AIM OF THE EXERCISE -
Copy each line below that contains "ResNet".

---

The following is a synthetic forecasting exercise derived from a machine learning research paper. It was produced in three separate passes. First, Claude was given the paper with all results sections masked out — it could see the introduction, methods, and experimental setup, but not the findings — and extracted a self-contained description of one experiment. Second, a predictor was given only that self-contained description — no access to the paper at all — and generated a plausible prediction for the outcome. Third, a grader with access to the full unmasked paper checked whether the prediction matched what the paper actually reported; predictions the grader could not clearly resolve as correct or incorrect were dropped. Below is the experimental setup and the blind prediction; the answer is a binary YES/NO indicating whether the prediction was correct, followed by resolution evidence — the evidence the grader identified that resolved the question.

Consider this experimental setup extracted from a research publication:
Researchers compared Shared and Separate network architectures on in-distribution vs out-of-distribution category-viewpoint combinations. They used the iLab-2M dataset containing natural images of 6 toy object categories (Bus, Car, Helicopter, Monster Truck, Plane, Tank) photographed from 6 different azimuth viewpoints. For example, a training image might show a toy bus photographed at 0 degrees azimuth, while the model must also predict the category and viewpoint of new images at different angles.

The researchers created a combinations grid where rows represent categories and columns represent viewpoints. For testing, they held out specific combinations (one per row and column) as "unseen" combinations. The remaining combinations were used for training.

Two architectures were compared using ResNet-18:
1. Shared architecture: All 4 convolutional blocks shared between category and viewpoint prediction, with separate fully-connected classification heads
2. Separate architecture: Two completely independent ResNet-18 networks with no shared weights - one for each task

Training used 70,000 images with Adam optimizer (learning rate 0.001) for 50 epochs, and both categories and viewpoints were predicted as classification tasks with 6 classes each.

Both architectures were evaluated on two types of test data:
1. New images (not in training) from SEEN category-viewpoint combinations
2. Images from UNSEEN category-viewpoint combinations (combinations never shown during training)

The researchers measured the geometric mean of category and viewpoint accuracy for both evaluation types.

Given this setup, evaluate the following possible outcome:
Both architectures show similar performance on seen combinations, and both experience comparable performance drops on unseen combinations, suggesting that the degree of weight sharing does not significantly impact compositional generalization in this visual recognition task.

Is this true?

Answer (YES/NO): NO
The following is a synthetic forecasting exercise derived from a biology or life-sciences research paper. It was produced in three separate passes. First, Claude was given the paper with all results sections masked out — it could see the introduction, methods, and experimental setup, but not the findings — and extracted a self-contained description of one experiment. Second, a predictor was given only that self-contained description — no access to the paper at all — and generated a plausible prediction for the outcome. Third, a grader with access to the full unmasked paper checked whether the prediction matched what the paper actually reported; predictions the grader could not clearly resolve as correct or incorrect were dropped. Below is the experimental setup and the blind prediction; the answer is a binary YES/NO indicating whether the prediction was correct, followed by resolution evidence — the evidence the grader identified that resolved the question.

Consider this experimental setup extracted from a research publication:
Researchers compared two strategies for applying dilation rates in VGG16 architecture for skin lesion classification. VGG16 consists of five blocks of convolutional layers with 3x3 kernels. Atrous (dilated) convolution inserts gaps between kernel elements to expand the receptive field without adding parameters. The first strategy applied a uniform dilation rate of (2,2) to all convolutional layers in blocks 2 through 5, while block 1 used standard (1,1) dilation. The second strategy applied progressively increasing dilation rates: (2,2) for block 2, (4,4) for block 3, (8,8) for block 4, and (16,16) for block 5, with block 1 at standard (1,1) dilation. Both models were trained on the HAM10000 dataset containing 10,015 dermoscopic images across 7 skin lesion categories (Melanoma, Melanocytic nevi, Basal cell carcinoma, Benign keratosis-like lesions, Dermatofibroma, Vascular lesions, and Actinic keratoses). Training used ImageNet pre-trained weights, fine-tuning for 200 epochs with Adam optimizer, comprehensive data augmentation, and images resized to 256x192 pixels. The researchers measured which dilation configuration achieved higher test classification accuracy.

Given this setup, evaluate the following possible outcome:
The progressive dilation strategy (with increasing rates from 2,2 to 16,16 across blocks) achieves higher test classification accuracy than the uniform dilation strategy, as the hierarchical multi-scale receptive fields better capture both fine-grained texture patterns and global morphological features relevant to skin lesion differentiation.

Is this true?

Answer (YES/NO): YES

---

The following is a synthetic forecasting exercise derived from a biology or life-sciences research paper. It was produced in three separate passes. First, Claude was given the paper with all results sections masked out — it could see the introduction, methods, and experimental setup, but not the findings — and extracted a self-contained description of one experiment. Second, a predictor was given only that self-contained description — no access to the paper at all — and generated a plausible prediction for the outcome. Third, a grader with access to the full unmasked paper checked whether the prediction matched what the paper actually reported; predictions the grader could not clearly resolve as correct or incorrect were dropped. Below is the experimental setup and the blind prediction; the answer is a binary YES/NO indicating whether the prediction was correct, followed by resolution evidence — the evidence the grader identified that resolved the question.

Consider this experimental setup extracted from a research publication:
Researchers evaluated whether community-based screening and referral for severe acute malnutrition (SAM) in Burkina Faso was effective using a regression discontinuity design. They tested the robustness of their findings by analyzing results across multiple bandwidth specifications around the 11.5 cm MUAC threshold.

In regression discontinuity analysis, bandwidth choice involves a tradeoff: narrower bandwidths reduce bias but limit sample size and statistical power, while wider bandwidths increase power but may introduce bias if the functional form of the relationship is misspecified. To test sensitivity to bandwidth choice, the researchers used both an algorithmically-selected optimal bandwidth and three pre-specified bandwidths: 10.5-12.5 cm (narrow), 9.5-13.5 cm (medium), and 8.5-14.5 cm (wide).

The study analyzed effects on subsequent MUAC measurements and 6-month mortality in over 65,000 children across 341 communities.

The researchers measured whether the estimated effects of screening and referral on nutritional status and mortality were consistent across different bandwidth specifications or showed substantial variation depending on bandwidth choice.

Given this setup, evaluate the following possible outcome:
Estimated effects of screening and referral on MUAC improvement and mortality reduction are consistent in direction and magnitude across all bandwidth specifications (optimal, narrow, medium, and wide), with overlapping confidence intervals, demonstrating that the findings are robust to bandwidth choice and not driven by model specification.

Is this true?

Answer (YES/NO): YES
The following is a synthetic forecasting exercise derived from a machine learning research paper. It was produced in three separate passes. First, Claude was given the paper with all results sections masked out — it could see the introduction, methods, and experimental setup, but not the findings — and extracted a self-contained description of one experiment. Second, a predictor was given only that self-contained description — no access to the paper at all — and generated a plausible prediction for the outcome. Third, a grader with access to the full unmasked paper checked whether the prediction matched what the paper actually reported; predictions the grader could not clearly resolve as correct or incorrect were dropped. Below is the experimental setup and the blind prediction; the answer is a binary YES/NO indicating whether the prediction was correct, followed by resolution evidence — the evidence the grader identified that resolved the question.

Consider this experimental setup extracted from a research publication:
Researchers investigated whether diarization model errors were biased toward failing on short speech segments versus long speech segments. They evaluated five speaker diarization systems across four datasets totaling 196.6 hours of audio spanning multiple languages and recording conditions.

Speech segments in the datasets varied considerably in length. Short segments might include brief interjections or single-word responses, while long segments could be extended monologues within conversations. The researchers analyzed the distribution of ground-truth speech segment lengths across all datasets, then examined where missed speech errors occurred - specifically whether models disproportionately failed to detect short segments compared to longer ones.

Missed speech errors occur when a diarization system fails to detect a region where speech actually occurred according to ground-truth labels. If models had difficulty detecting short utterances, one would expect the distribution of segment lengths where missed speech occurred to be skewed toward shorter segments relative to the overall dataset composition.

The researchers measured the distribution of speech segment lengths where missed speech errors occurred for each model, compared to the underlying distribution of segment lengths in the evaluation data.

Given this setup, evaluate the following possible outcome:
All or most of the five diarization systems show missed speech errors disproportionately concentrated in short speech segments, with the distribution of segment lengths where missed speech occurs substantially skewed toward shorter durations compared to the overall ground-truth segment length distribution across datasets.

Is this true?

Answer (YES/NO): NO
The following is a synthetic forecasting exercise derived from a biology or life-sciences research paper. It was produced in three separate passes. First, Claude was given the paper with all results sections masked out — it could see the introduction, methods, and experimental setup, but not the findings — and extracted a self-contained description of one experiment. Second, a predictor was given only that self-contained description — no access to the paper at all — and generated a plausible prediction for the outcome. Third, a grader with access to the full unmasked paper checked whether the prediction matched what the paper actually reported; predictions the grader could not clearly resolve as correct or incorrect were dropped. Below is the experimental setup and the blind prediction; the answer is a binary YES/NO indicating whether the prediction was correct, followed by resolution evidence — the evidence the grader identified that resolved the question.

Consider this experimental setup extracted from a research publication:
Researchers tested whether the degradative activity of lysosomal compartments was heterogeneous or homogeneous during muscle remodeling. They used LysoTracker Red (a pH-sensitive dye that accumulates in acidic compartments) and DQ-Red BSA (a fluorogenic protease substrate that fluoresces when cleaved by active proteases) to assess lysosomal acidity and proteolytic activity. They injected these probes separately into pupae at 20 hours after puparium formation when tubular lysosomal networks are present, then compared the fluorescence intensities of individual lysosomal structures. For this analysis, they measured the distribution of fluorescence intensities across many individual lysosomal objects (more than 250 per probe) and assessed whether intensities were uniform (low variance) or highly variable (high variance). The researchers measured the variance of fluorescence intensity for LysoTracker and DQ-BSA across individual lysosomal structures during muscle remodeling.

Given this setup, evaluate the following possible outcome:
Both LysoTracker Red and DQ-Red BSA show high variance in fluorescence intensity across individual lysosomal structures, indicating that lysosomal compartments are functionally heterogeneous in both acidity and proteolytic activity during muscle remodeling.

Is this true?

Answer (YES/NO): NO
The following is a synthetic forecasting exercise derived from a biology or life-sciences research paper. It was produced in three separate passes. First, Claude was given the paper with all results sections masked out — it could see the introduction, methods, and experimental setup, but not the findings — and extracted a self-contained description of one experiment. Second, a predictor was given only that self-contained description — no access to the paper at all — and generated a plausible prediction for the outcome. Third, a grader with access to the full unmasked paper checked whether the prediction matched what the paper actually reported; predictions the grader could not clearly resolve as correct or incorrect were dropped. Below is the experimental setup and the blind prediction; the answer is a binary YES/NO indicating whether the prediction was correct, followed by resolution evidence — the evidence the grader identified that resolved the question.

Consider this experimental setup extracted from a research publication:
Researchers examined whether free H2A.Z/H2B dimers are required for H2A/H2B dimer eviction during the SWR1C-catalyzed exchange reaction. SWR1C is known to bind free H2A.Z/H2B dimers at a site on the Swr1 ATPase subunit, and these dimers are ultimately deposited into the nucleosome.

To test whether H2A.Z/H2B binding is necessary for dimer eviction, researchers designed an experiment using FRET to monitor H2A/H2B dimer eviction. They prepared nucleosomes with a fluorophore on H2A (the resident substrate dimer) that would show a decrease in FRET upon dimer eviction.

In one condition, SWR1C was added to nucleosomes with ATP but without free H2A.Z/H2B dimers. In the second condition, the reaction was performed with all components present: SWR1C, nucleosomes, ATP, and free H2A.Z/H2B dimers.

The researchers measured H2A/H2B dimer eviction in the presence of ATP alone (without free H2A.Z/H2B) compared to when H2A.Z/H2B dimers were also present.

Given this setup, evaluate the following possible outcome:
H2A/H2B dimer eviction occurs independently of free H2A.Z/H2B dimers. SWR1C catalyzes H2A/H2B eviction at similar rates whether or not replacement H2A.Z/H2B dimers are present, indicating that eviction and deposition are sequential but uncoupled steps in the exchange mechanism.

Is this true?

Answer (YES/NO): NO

---

EXERCISE RESULT -
Two architectures were compared using ResNet-18:
2. Separate architecture: Two completely independent ResNet-18 networks with no shared weights - one for each task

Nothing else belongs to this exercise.